To Titus, a true son in our common faith: Grace, mercy, and peace from God the Father and the Lord Jesus Christ our Savior. (Titus 1:4)
When we write a letter today – if anyone still writes letters – we start with the name of the person receiving the letter (“Dear So-and-So”). At the bottom of the letter we write or sign our name, so they know who wrote it.
In New Testament times, a proper letter started with the name of the author. That kind of makes sense, because the reader of the Grace, mercy, and peace letter might first want to know who wrote it. After the author gave his name, he or she would then say who the letter was to.
That’s the practice in this letter the Apostle Paul wrote to Titus, his younger associate on the island of Crete. Titus 1:1-3 gives us Paul’s self-introduction, and Titus 1:4 tells us who the letter was written to. It was written to Titus.
It is interesting to find that we don’t know anything about Titus from the Book of Acts. He is strangely absent from that record, though he must have been an associate of Paul during the time covered by Acts.
Though we read nothing about Titus in Acts, we still know something of his character and personality from this letter and from 2 Corinthians 2:13, 8:23, and 12:18.
– Titus was a true son in our common faith (Titus 1:4).
– Titus was a genuine brother to the Apostle Paul (2 Corinthians 2:13).
– Titus was a partner and a fellow worker with Paul (2 Corinthians 8:23).
– Titus walked in the same spirit as Paul (2 Corinthians 12:18).
– Titus walked in the same steps as Paul, in the same manner of life (2 Corinthians 12:18).

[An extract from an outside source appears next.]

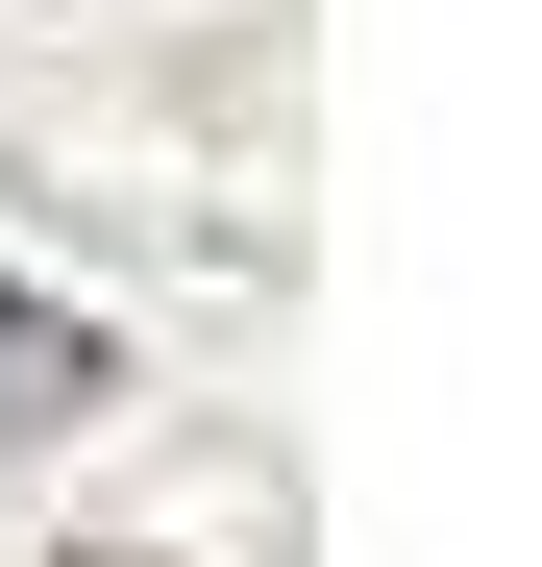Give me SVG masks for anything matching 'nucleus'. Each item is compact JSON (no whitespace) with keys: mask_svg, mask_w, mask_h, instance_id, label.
<instances>
[{"mask_svg":"<svg viewBox=\"0 0 542 567\" xmlns=\"http://www.w3.org/2000/svg\"><path fill=\"white\" fill-rule=\"evenodd\" d=\"M124 370H100V321H50V297H0V444H50V420H100Z\"/></svg>","mask_w":542,"mask_h":567,"instance_id":"nucleus-1","label":"nucleus"},{"mask_svg":"<svg viewBox=\"0 0 542 567\" xmlns=\"http://www.w3.org/2000/svg\"><path fill=\"white\" fill-rule=\"evenodd\" d=\"M74 567H148V543H74Z\"/></svg>","mask_w":542,"mask_h":567,"instance_id":"nucleus-2","label":"nucleus"}]
</instances>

– Therefore, Titus could be a pattern to other believers (Titus 2:7).
All this makes us think that Titus was a remarkable man. Wouldn’t you love it if Paul wrote those things about you? I know it would be wonderful if Pau wrote of me that I was a true son in our common faith, a genuine brother, that I had his same spirit and walked in his same steps. The Apostle Paul thought highly of Titus.
At the same time, there is a hint at what might be some imperfection or weakness in Titus. Paul greeted him with this phrase: grace, mercy, and peace. When Paul wrote to churches he often greeting them with the phrase grace and peace (such as in 1 Corinthians 1:3, Galatians 1:3, and Ephesians 1:2). But when Paul wrote to the pastors Timothy and Titus he added mercy to his greeting (1 and 2 Timothy 1:2).
Do you see the hint at imperfection or weakness? Pastors and leaders like Timothy and Titus need lots of mercy right along with grace and peace. Today, receive all three from God – His grace, mercy, and peace. And if you know a pastor or leader in God’s service – pray that God gives them His mercy.